## Requirements
• a. Summarize the passage on Pareto distributions in two sentences.
• b. List every function that the passage on Pareto distributions refers to by name or abbreviation.
• c. Resume the passage on Pareto distributions immediately after its final sentence.

## Selection
One item that is not indicated in the table is E[(X \wedge d)^k] for Pareto Type II, which is given below.

    \displaystyle E[(X \wedge d)^k]=\frac{\theta^k \Gamma(k+1) \Gamma(\alpha-k)}{\Gamma(\alpha)} \beta[k+1, \alpha-k; \frac{d}{d+\theta}]+d^k \biggl(\frac{\theta}{d+\theta} \biggr)^\alpha

where \beta(\text{ }, \text{ }; \text{ }) is the incomplete beta function, which is defined as follows:

    \displaystyle \beta(a, b; x)=\frac{\Gamma(a+b)}{\Gamma(a) \Gamma(b)} \int_0^x t^{a-1} \ (1-t)^{b-1} \ dt

for any a>0, b>0 and 0<x<1.


The above table describes two distributions that are called Pareto (Type I and Type II Lomax). Each of them has two parameters – \alpha (shape parameter) and \theta (scale parameter). The support of Pareto Type I is the interval \theta,\infty). In other words, Pareto type I distribution can only take on real numbers greater than the scale parameter \theta. On the other hand, the support of Pareto Type II is the interval (0,\infty). So a Pareto Type II distribution can take on any positive real numbers.

The two distributions are mathematically related. Judging from the PDF, it is clear that the PDF of Pareto Type II is the result of shifting Type I PDF to the left by the magnitude of \theta (the same can be said about the CDF and survival function). More specifically, let X_1 be a random variable that follows a Pareto Type I distribution with parameters \alpha and \theta. Let X_2=X_1-\theta. It is straightforward to verify that X_2 has a Pareto Type II distribution, i.e. its CDF and other distributional quantities are the same as the ones shown in the above table under Pareto Type II. If having the same parameters, the two distributions are essentially the same, in that each one is the result of shifting the other one by the amount \theta.

A further indication that the two types are of the same distributional shape is that the variances are identical. Note that shifting a distribution to the left (or right) by a constant does not change the variance.

Since the two Pareto Types are the same distribution (except for the shifting), they share similar mathematical properties. For example, both distributions are heavy tailed distributions. In other words, they significantly put more probabilities on larger values. This point is discussed in more details below.


First, the calculations. The moments are determined by the integral \int_\theta^\infty x^k \ f(x) \ dx where f(x) is the PDF of the distribution in question. Because of the PDF for Pareto Type I is easy to work with, almost all the items under Pareto Type I are quite accessible. For example, the item 8c for Pareto Type I is calculated by the following integral.

## Material
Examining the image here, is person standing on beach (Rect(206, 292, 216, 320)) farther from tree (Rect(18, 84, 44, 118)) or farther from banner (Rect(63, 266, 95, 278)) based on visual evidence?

## Answers by task
• a. The passage gives the formula for E[(X ∧ d)^k] under Pareto Type II in terms of the incomplete beta function, and it states that Pareto Type I and Type II each have a shape parameter α and a scale parameter θ, with Type I taking only values greater than θ and Type II taking any positive value. The two types are the same distribution shifted by θ, so their variances are identical and they share properties such as being heavy tailed.

• b.
- Incomplete beta function
- PDF
- CDF
- Survival function

• c.
    \displaystyle E[(X \wedge d)^k]=\int_\theta^d x^k \ \frac{\alpha \theta^\alpha}{x^{\alpha+1}} \ dx+d^k \ \biggl(\frac{\theta}{x}\biggr)^\alpha

In the remaining discussion, the focus is on Pareto Type II calculations.

The Pareto kth moment E(X^k) is definition the integral \int_0^\infty x^k f(x) \ dx where f(x) is the Pareto Type II PDF. However, it is difficult to perform this integral. The best way to evaluate the moments in row 5 in the above table is to use the fact that Pareto Type II distribution is a mixture of exponential distributions with gamma mixing weight (see Example 2 here). Thus the moments of Pareto Type II can be obtained by integrating the conditional conditional kth moment of the exponential distribution with gamma weight. The following shows the calculation.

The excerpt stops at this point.